А сейчас он лежал на кровати в Фидлерсборо и думал, как далеко от Фидлерсборо до Центрального парка и какое между ними пролегло время.

Он подумал: Я в Фидлерсборо.

Он лежал, уставившись вверх, на серую штукатурку, где виднелись старые трещины, и услышал стук в дверь.

— Войдите, — сказал он.

Это была Мэгги. На ней было синее ситцевое платье в клетку, а на босых ногах старые сандалии.

— Ещё живой? — спросила она, прикрыла дверь и, улыбаясь, подошла к кровати.

Он крякнул, а когда она приблизилась, отметил, что у неё всё ещё красивые ноги.
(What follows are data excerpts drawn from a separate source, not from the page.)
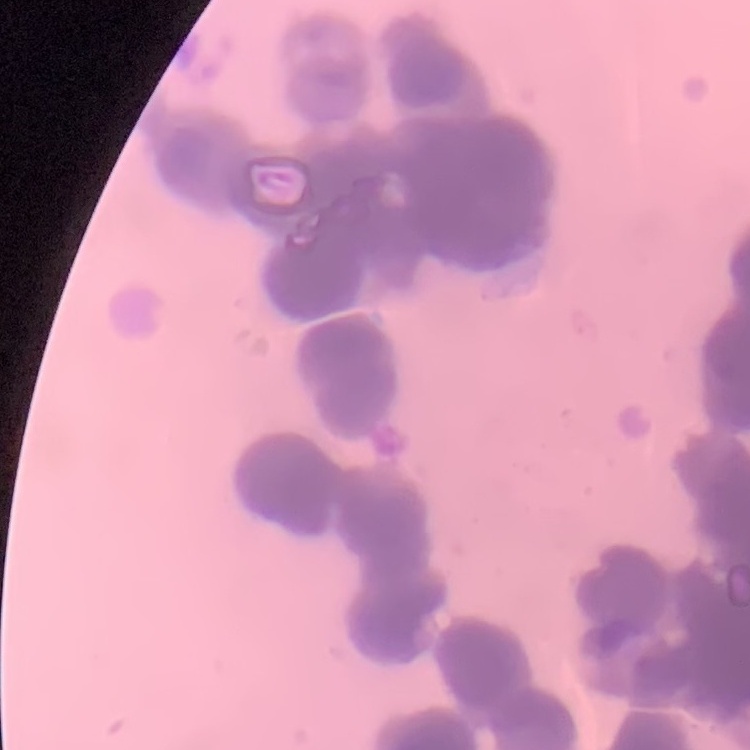
Summary:
  - Erythrocyte morphology: rouleaux formation
  - Image type: square crop of a larger photomicrograph
  - Stain: Field's or Giemsa
  - Preparation: thin blood smearAssess this cell for malaria.
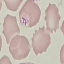

Uninfected.

Summary:
  - Preparation: thin blood smear
  - Capture: smartphone through the microscope eyepiece
  - Image type: automatically extracted cell patch, resized to 64 × 64 pixels
  - Stain: GiemsaGive the position of every malaria parasite.
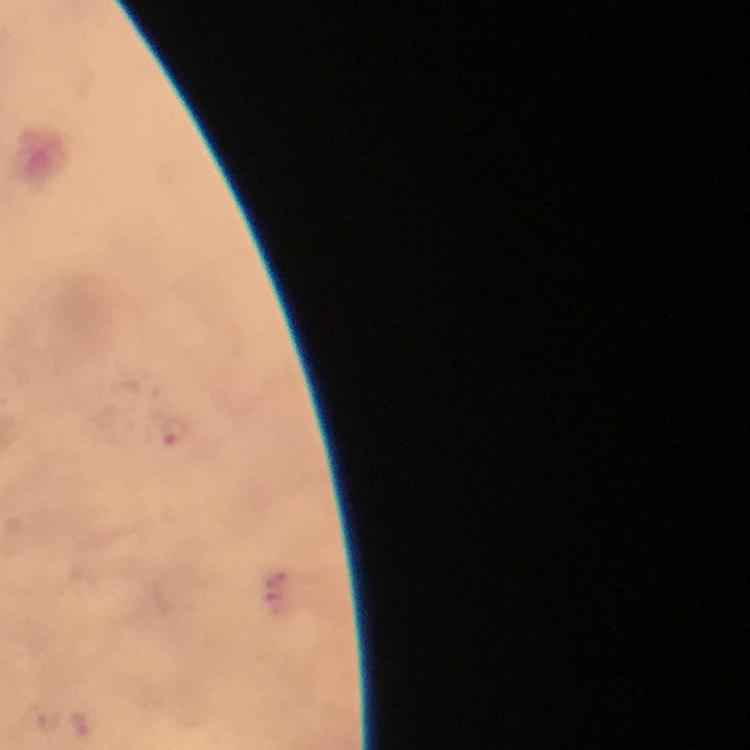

И, кажется, ни единой набухшей вены. Интересно, как она сохраняет себя в такой хорошей форме.

И для чего.

Она стояла возле кровати и холодно ему улыбалась.

— Спрячь-ка его поскорей, — сестрёнка, — сказал он.

— Кого?

— Этот взгляд, полный гнусного превосходства. Взгляд женщины при виде порядочного, но поверженного в прах мужчины.

Она нагнулась, взяла с пола пустую коньячную бутылку, внимательно на неё поглядела и поставила на стул, где лежали одна сандалия, мятая пачка сигарет и полдюжины, окурков, погашенных о деревянное сиденье. Потом поглядела на него, улыбаясь, но уже по-другому.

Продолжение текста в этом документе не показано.